The ten-year bond is the basic driver of REITs and homebuilders
Last week’s releases
Long-term interest rates are priced off the benchmark long-term bond, which is the ten-year Treasury. These days, the ten-year bond reacts to economic data through the Federal Reserve’s asset purchase program, also known as “quantitative easing” (or QE). As a general rule, economic data that shows weakness is bond bullish (positive). However, data that shows strength isn’t necessarily bond bearish (negative).
Some stronger-than-expected economic data
We had some good numbers out of manufacturing, with industrial production, capacity utilization, and manufacturing production all better than expected. Housing starts came in weaker than expected (blame the weather), but building permits were strong, signaling a better pipeline down the road.
Homebuilder earnings and M&A
We heard from KB Home (KBH) and Lennar (LEN) last week. Both reported strong numbers, and average selling prices continue to rise. The homebuilding segment has definitely been a case of two sectors—the luxury sector, which is doing extremely well, and the first-time homebuyer sector, which is getting bombarded by increasing real estate prices, increasing interest rates, and a lousy job market.
We’re starting to see mergers and acquisitions (M&A) activity in the homebuilding space, with two deals.
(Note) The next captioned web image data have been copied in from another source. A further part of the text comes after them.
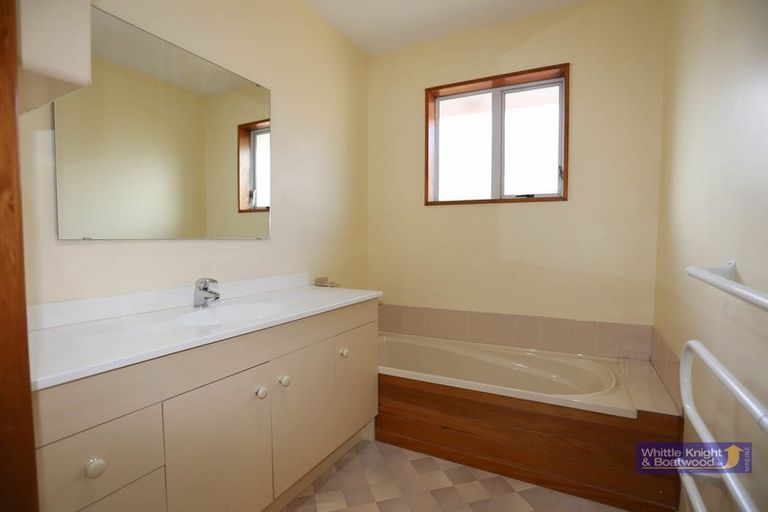 Photo of property in 27a Koromiko Street, Saint Martins, Christchurch, 8022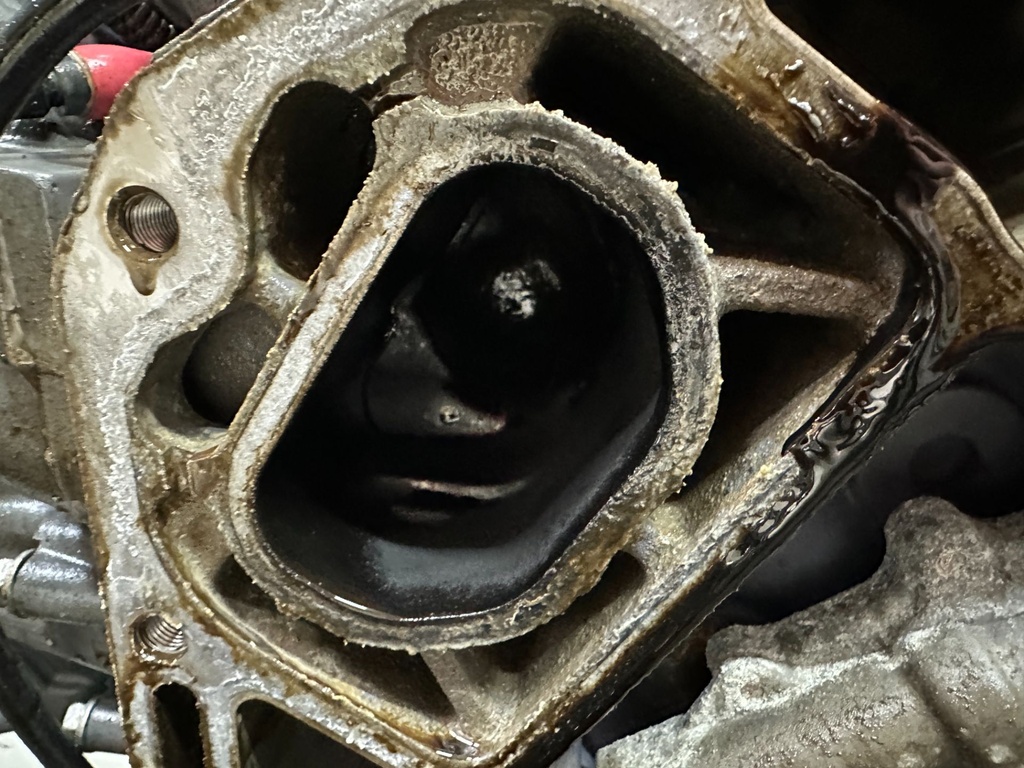 2005 Yamaha 250 HP 4 Stroke Outboard Powerhead 6P2-15100-00-1S OEM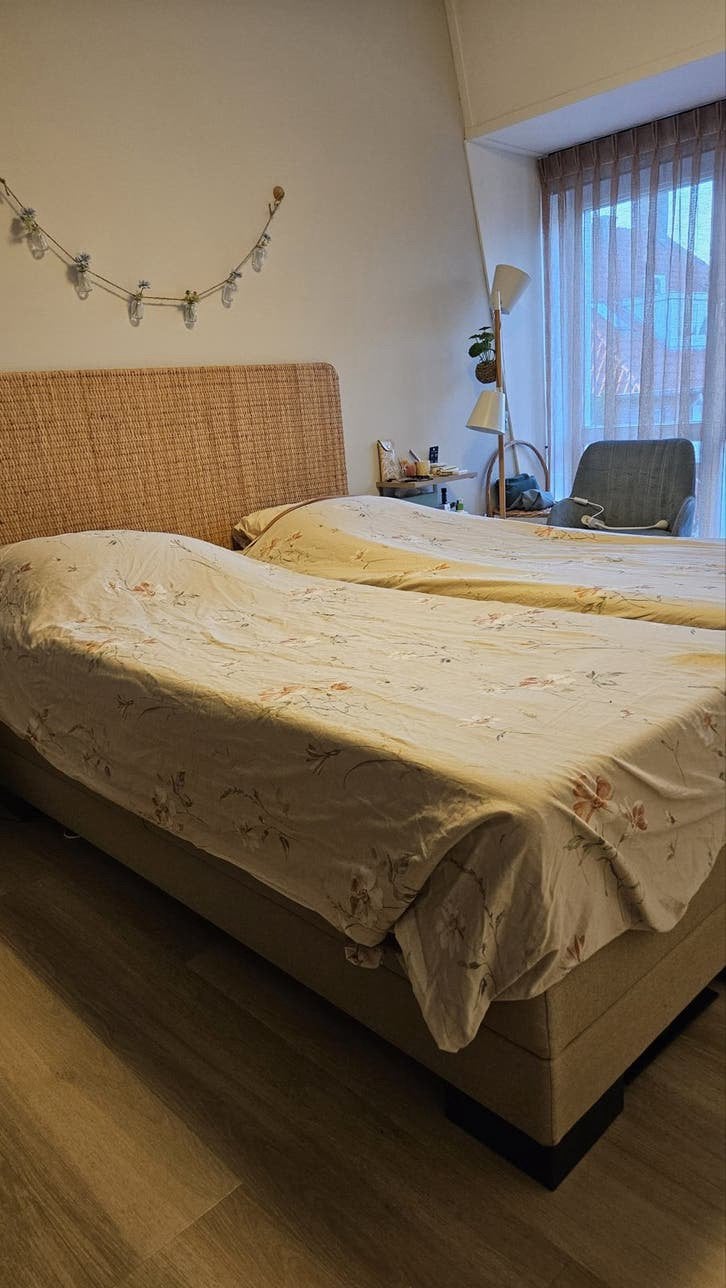 Bed boxspring, Huis en Inrichting, Ophalen, Gebruikt, Beige, Tweepersoons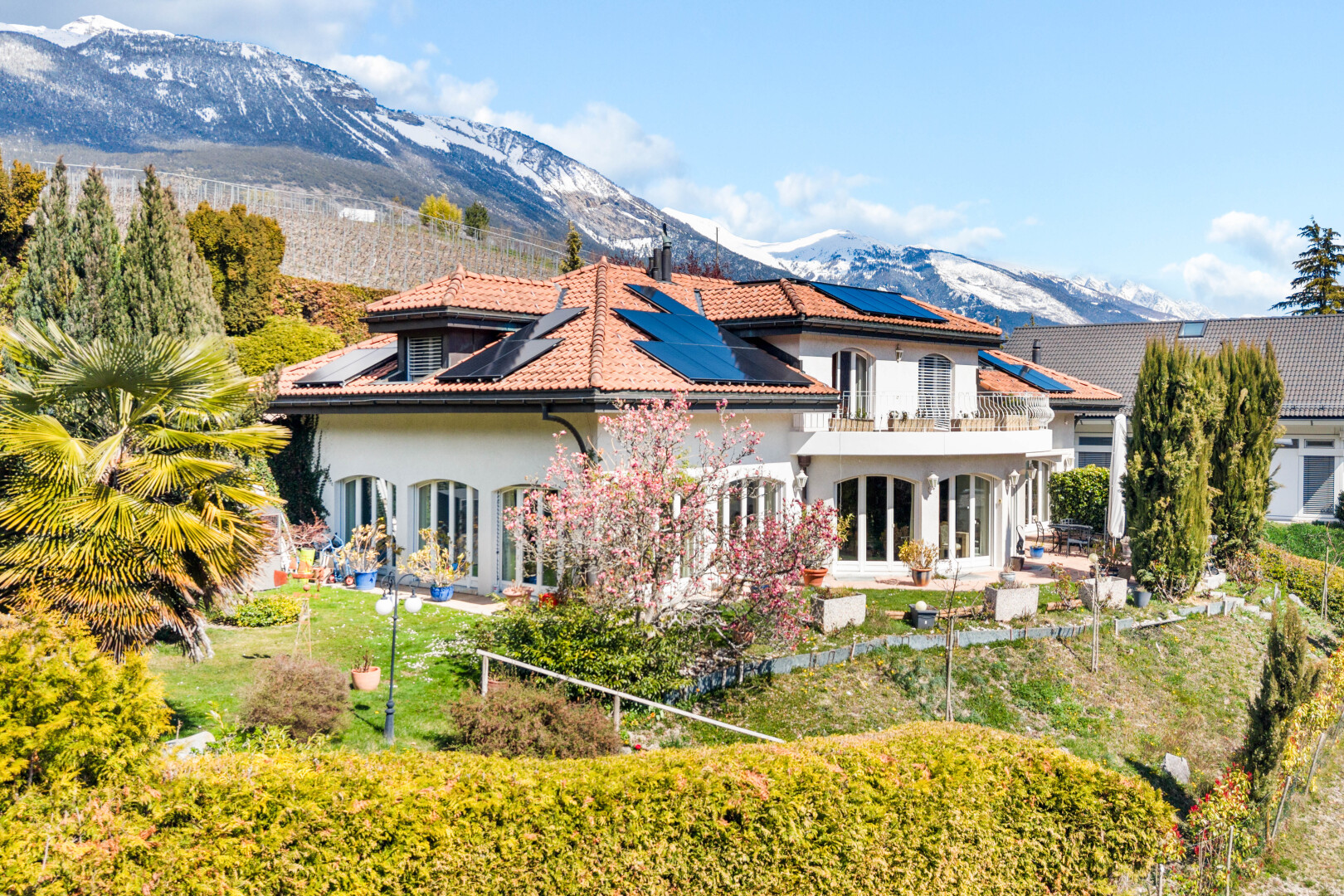 außenansicht mit blick auf die berge, mountain view, terrasse, day time, und solaranlage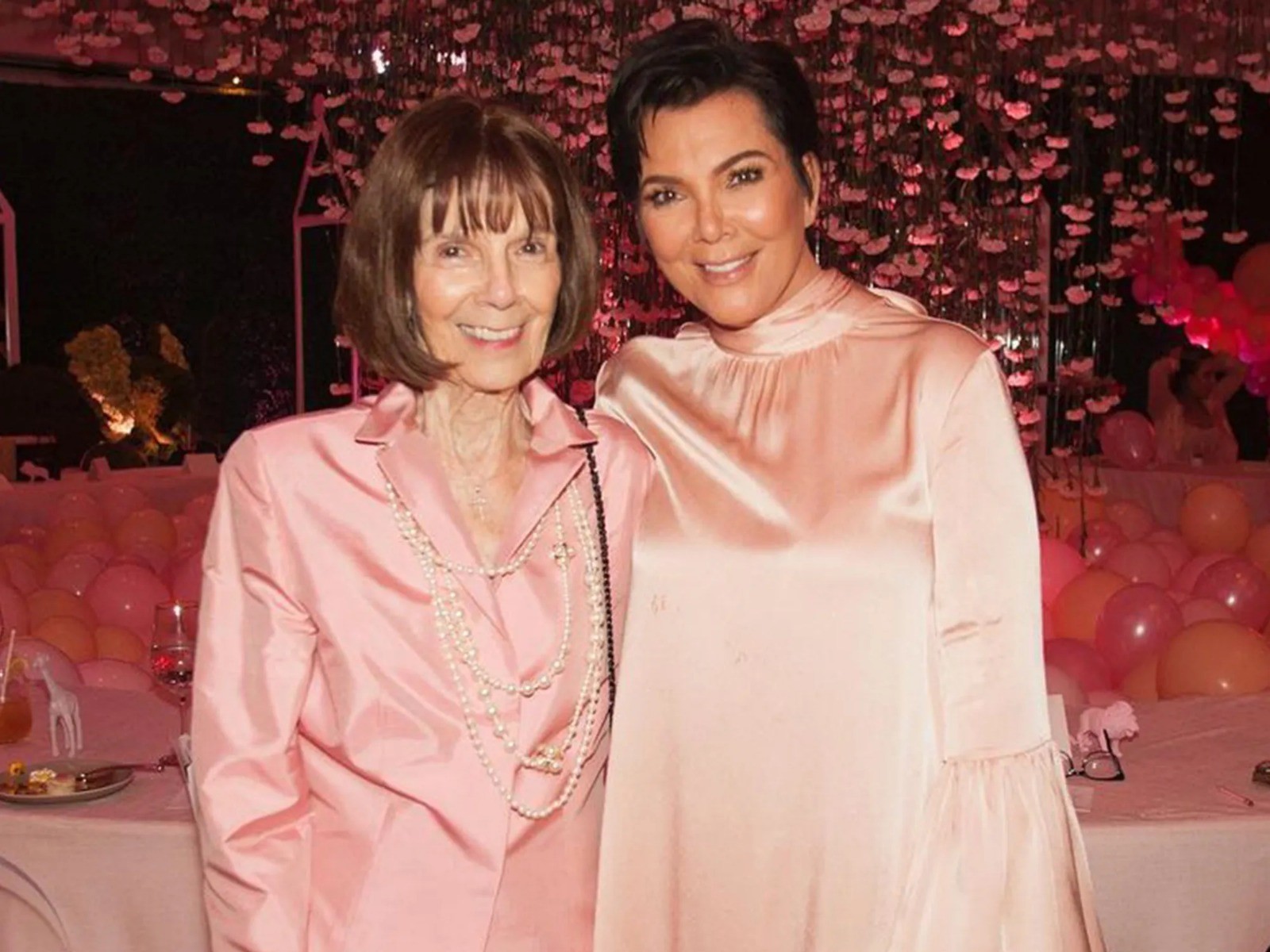 Mãe de Kris Jenner, MJ Shannon, morre aos 91 anos; última foto foi em maio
First, Tri Pointe Homes (TPH) is buying Weyerhaeuser’s homebuilding unit, and second, Toll Brothers is buying Shapell. We can attribute much of this to the two-tiered financing market in general. Large companies like those in the homebuilder ETF (XHB) are able to borrow at exceptionally low interest rates and almost have money thrown at them by the Street. Smaller builders, however, are stuck dealing with the banks, and credit is much tighter for them.
Commercial REIT earnings
Implications for mortgage REITs
Mortgage REITs, like Annaly (NLY) and American Capital (AGNC), are driven by interest rates. NLY reported earnings and said that it was planning to increase its bet in mortgage-backed securities and increase its leverage. The mortgage REITs have been crushed as the ten-year bond has sold off, but they’ve been trying to form a bottom here. For REITs, it’s all about the Fed’s exit of QE (quantitative easing).